Reproduce the lines of the records word for word, starting at the line that contains "Comparing all of" and ending with the final line of the records.

-- start of Records for the task --

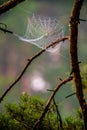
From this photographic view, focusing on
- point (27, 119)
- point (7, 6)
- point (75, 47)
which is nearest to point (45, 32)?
point (27, 119)

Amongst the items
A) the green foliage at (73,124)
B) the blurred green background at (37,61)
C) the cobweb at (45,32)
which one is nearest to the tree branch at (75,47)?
the green foliage at (73,124)

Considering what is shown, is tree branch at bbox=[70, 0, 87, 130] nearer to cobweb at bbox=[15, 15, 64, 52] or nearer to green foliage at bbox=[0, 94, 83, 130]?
green foliage at bbox=[0, 94, 83, 130]

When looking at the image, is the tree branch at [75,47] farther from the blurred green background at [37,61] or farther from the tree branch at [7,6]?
the blurred green background at [37,61]

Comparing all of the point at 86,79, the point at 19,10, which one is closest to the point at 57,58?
the point at 19,10

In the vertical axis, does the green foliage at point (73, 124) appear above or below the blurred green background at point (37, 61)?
above

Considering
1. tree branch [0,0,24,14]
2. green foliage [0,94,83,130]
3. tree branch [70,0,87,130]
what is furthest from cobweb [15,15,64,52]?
tree branch [0,0,24,14]

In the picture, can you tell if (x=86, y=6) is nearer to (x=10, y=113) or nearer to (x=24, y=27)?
(x=24, y=27)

-- end of Records for the task --

* Solved exercise
Comparing all of the point at 86,79, the point at 19,10, which one is closest to the point at 57,58?
the point at 19,10

In the vertical axis, does the green foliage at point (73, 124) appear above or below the blurred green background at point (37, 61)?
above

Considering
1. tree branch [0,0,24,14]
2. green foliage [0,94,83,130]
3. tree branch [70,0,87,130]
what is furthest from cobweb [15,15,64,52]?
tree branch [0,0,24,14]

In the picture, can you tell if (x=86, y=6) is nearer to (x=10, y=113) or nearer to (x=24, y=27)?
(x=24, y=27)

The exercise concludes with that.